In this series, The Arc of Massachusetts will be spotlighting Operation House Call Students of the Month. Each month, we will be profiling one student who has taken part in OHC and shared the impact that the program has had on them.
This month, we’re featuring two students – a nutrition student, and a PT student – from the interdisciplinary program at Simmons University, a longstanding partner of Operation House Call.
As a nutrition student, I was especially struck by J’s challenges around food. She has significant food aversions and eats only a few specific meals: cheese pizza, grilled cheese on wheat, and beef hot dogs. The mother described sensory-based aversions so intense that J cannot even look at a salad without physically turning away. This made me realize that for individuals with autism, nutrition is never simply about ‘picky eating’, it is more likely a complex intersection of sensory processing and behavioral needs. I learned that patience, gradual introduction, and creativity are sometimes the most realistic and compassionate strategies to support these families.
This was an extremely valuable experience for me. I was able to understand J’s family not just from a clinical or healthcare perspective, but also gain deeper insight into their daily life and family dynamics, beyond what can be observed in a clinical setting. … This experience made me realize that in my future practice and life, I will strive to approach families with a more comprehensive perspective, actively listening to their voices and understanding their daily realities, not just focusing on the clinical aspects, but also recognizing their practical needs and challenges in everyday life.”
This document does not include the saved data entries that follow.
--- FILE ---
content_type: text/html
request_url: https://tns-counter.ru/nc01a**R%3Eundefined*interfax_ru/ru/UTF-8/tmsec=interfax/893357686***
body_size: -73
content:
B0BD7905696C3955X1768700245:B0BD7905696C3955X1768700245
[Mom] shared stories of their different care experiences that reminded us how in order to be the best practitioners we can be, it is a necessity to consistently communicate adjustments of verbiage or body language that will positively impact patient care whether it’s to the front desk staff or to the next medical professional they may be seeing in their health care network.
Advocating for our patients’ needs is critical to fostering patent success, self- efficacy, and real continuity of care. All people living with [diagnosis] have different symptoms, experiences, and challenges that they’ll face in their daily lives. Remembering always to put the individual first and meet them where they’re at was another huge takeaway this meeting has emphasized for me.
Finally, I wanted to reflect on the power of community. [Mom] spoke of several families living in their public school district who have family members living with this syndrome, just like J. Hearing about how that has impacted her access to enriching education and how [the family’s] involvement in this community has changed their experience really stood out to me. Fostering community in our patients is a great tool that we can utilize, whether that’s caregiver support groups, or just consistent, quality interdisciplinary care, it’s critical that we keep learning and connecting our patients to the systems that can best support their success.”